Kurban bedeli verilirken kişinin ismi, adresi ve irtibat bilgileri de belirtilmektedir. Kurban vekâletini alan kişi veya kurum, böylece kim veya kimler adına kurban keseceğini kayıtlarına geçirmekte ve o Müslümanlar adına kurban keseceğini bilmektedir. Kurban kesilirken bu falancanın kurbanıdır diye ilan etmesi gerekmez. Fıkıh kitaplarımızda bu uygulamaya örnek olması açısından büyük âlim İbn Âbidîn şöyle bir mesele nakletmiştir. “Üç kişinin her biri değişik fiyatlarda 3 kurbanlık koyun alsalar. Sonra hayvanlar karışsa, kendi kurbanlıklarını bilemeseler. Herkes birer tane alır keser, birbirlerine kesmeye izin verdikleri için kurban görevleri yerine gelmiş olur. Hiçbirisine de bir şey gerektirmez.”[7] Aynen birisi diğerinin emri olmaksızın bir başkasının kurbanlık için almış olduğu hayvanı kesmesi gibi. Bu da kurban yerine geçer. Çünkü o maksatla almıştır.[8]

Dolayısıyla vekâlet veren her kardeşimizin adına gıyaplarında kesilen kurbanlar tereddütsüz makbuldür ve caizdir.

Kurban Bedellerinden Artırılarak Daha Fazla Kurban Kesilebilir mi?

Evet, kesilebilir. Bu durum Peygamber Efendimiz zamanında aynıyla yaşanmıştır.
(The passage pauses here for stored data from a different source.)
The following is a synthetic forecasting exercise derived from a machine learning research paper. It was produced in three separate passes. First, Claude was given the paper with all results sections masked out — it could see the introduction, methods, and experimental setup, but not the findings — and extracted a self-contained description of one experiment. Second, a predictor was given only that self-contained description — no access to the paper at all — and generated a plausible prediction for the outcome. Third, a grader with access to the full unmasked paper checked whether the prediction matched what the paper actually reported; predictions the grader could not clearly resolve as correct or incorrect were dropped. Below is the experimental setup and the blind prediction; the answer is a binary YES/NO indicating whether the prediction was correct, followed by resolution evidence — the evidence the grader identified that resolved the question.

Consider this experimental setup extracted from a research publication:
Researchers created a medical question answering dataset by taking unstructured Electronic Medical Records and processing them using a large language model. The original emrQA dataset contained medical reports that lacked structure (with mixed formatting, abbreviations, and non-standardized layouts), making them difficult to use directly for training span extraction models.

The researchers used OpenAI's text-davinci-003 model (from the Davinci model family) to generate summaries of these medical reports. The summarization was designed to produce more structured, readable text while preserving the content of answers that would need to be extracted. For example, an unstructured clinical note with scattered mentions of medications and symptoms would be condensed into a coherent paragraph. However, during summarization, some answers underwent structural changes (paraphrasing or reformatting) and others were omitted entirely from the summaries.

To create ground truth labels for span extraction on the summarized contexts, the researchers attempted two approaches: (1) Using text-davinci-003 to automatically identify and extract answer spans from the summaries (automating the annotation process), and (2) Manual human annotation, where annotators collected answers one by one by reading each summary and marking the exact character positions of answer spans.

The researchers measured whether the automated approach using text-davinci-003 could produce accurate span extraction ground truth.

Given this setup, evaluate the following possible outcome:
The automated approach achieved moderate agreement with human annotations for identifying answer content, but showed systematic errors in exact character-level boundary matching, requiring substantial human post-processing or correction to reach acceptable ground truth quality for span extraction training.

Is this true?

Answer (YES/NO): NO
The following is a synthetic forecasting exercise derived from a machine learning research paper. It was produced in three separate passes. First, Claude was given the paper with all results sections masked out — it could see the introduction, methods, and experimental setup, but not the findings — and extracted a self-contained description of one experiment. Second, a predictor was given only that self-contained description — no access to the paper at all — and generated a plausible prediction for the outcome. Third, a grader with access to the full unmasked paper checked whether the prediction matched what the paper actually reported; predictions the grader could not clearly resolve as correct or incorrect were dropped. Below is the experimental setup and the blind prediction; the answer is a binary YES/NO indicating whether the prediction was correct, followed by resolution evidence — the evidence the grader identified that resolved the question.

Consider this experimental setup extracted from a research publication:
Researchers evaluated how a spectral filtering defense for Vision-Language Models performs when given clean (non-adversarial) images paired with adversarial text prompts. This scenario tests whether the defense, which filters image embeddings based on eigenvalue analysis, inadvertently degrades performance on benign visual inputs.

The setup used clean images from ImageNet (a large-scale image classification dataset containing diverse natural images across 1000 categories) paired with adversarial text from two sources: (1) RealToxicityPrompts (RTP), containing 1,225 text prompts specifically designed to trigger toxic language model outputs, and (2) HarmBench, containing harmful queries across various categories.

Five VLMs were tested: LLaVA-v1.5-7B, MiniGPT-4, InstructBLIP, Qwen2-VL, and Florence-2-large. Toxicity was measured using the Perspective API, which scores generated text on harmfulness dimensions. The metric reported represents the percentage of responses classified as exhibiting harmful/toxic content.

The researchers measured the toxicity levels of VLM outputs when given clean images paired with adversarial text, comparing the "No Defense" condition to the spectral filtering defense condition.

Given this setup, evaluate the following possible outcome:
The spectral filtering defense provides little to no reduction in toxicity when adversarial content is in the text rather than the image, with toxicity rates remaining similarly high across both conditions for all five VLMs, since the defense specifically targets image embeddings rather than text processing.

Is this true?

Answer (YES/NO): NO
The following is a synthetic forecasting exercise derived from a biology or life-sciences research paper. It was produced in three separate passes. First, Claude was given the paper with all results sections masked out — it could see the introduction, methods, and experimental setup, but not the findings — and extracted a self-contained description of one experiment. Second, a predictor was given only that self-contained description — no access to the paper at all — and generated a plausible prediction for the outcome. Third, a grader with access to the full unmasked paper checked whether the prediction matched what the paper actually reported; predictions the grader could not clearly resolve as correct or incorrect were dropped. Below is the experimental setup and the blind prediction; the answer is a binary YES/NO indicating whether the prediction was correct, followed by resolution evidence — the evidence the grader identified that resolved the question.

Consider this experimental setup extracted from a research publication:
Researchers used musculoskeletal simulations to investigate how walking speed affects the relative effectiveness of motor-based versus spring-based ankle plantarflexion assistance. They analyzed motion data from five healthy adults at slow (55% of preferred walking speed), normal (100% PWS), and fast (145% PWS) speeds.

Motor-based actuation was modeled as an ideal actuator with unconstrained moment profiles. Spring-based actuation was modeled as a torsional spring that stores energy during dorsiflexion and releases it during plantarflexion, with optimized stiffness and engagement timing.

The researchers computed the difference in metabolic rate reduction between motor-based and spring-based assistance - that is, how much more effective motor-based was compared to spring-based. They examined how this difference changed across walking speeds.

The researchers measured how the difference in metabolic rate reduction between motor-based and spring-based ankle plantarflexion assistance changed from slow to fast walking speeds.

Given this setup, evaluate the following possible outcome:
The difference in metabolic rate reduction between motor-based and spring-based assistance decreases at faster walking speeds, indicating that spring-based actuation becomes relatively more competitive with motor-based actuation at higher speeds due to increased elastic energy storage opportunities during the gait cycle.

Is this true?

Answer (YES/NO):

Rivayet edildiğine göre, Peygamber Efendimiz (s.a.v.), Urvetü’l-Bariki (r.a.)’a kurbanlık bir koyun satın almak üzere bir dinar verdi. O da bununla iki koyun satın aldı. Daha sonra koyunun birini bir dinara sattı. Bir dinar ile bir koyunu geriye getirdi. Peygamberimiz (sa.v.) ona alışverişlerinde bereket bulması için dua etti. Bundan sonra toprak da alıp satsa satışında bereket bulur, kâr ederdi.[9] Bu hadîs-i şerife benzer bir rivayet de Hâkim b. Hizam (r.a.)’den rivayet edilmiştir. Yine Peygamber Efendimiz (s.a.v.), kurbanlık almak üzere bir dinar vermiş, o gidip bir dinarla iki koyun satın almış, daha sonra bir koyunu bir dinara satmıştı. Bir koyun ve bir dinarı Peygamberimize getirmiş, Peygamberimiz ona kazancında bereket bulması için dua etmişti. Sonunda da satın alınan koyunun kurban edilmesini, o bir dinarı da sadaka olarak vermesini istemişti.[10]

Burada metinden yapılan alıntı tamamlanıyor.